Thanksgiving is the second most "American" holiday — right behind the red white and blue-blazing-BBQ-hot-dog-eating fourth day of July. Of course, I have celebrated the fourth of July — I mean who doesn’t like fireworks and overcooked burgers? But what I have never celebrated is that other day surrounding eating and drinking.
I have never celebrated Thanksgiving Day.
Everyone always gives me a weird look when I say I am not doing anything for Thanksgiving. I get asked if I hate America. I get asked if I hate pie. Of course not! I am a gun-shooting-flag above-my-bed-patriotic American for goodness sake! And not to brag or anything but I make a mean key lime pie. It’s just that, for my family, Thanksgiving is just another Thursday when everything is closed. Well, almost everything. The fact that not everything in a large metropolitan area can close is exactly why I have never eaten myself into a food coma from overly-salted stuffing.

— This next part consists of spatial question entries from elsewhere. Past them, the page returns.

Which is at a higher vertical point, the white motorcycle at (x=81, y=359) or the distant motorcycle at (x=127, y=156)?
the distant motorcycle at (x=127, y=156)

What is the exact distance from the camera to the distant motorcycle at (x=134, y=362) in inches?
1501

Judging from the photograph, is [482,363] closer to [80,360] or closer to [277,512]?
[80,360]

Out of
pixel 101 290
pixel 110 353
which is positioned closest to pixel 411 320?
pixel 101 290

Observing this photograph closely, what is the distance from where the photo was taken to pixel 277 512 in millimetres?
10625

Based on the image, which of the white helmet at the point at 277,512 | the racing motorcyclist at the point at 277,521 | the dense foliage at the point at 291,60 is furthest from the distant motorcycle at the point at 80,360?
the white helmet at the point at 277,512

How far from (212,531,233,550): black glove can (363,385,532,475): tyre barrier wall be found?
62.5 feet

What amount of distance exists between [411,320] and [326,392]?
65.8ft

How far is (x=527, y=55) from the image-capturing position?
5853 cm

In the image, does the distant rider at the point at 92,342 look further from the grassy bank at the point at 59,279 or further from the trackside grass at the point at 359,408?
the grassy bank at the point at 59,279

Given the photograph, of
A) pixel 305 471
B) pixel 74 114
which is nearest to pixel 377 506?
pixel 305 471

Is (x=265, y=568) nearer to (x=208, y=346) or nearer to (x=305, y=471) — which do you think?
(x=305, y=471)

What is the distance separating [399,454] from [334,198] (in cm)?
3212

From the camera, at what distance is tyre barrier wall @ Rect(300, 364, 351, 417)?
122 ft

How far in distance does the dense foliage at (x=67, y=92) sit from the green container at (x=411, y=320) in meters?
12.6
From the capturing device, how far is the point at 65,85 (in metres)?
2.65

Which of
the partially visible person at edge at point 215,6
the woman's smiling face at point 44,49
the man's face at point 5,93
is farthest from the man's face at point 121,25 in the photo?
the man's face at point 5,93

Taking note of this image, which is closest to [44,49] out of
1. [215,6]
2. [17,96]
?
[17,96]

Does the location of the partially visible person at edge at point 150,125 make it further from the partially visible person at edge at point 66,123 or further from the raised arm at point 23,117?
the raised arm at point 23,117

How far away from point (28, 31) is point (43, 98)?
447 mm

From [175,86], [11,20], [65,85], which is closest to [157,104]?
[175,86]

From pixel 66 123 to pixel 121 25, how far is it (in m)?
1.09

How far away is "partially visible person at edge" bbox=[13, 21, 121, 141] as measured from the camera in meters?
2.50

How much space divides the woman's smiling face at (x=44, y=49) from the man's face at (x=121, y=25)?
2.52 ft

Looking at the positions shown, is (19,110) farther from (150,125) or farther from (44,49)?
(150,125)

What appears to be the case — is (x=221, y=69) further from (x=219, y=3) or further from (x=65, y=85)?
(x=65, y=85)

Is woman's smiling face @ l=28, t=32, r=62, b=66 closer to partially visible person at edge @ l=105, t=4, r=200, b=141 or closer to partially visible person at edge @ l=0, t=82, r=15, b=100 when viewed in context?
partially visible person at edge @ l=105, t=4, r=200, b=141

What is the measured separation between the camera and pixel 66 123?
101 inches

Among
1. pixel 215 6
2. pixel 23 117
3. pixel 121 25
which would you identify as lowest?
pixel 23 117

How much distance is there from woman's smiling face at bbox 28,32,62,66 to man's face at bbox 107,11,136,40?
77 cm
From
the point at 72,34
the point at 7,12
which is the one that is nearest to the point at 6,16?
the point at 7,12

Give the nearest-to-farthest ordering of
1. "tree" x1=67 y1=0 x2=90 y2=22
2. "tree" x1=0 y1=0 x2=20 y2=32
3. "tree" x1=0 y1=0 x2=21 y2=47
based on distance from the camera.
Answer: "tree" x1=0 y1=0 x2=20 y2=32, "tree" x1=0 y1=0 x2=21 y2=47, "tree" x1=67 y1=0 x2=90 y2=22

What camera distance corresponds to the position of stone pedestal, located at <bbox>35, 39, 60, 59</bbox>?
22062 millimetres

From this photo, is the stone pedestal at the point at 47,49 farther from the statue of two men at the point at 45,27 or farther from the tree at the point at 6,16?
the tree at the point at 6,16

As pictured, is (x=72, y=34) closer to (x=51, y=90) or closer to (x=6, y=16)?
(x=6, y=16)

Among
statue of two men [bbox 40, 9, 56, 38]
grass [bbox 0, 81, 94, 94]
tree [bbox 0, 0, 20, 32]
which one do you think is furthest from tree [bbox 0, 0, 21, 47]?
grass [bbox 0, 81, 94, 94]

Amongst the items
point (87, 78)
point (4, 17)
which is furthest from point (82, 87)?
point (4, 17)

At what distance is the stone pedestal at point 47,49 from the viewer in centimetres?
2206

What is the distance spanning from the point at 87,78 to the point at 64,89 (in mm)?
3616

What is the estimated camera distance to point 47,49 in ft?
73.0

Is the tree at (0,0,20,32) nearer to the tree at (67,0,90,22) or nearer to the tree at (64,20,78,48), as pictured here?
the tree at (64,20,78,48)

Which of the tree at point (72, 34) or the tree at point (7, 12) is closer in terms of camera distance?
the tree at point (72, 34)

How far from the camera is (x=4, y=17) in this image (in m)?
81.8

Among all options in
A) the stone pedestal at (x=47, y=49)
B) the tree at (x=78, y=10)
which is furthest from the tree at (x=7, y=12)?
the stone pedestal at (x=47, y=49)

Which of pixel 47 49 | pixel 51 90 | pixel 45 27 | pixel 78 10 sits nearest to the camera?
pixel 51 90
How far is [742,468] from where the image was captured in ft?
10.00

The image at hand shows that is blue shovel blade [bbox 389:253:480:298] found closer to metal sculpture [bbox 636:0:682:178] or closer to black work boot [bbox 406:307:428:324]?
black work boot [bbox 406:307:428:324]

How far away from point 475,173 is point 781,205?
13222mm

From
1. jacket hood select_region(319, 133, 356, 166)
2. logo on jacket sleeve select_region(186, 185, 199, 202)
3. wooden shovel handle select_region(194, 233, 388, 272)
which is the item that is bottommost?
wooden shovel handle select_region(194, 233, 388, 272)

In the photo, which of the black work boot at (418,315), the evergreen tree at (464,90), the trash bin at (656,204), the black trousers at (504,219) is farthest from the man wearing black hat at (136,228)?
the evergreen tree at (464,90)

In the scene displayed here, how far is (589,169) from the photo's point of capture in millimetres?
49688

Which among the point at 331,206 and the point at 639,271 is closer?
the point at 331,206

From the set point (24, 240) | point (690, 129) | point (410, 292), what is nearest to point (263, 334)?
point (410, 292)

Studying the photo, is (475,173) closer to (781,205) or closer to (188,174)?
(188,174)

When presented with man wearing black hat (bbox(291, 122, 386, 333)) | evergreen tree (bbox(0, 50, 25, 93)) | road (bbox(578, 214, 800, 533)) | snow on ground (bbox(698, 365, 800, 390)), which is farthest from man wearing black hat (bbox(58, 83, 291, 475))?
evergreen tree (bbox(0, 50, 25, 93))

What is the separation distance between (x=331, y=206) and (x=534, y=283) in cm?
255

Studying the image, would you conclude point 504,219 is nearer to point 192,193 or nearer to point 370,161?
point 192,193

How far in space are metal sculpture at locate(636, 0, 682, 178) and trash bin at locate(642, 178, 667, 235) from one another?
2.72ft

My family immigrated to the United States when I was five years old. Thanksgiving is not celebrated anywhere else in the world (well except for Canada but like it’s Canada: it doesn’t count). There were no traditions set in place. There was no family to go see. There weren’t even colorful leaves to rake into a pile to jump into (I lived in Florida). So when everyone asked for the day off, my parents jumped on the opportunity to work time and a half to provide for their children in this new country.
My parents left a safe haven rich with family history to give my sister and me the opportunity to choose whatever path we wanted in life. In Morocco, you are a doctor, lawyer or engineer. Otherwise you are broke and no one will want to marry you, at least that’s what my grandmother keeps telling me. If you want to own your own home and send your kids to college, "the American Dream," you have to work. So my parents went to work at six A.M. on the fourth Thursday of November while my sister and I watched the Macy’s Thanksgiving Day Parade. I mean, college is expensive and mortgage payments are always due! It’s not like we were giving up on anything, there simply was never any traditions already set in place. So yes I go about my day on that lovely Thursday in November, just like any other Thursday, just like the rest of the world.
And then we have Black Friday. Now that is America!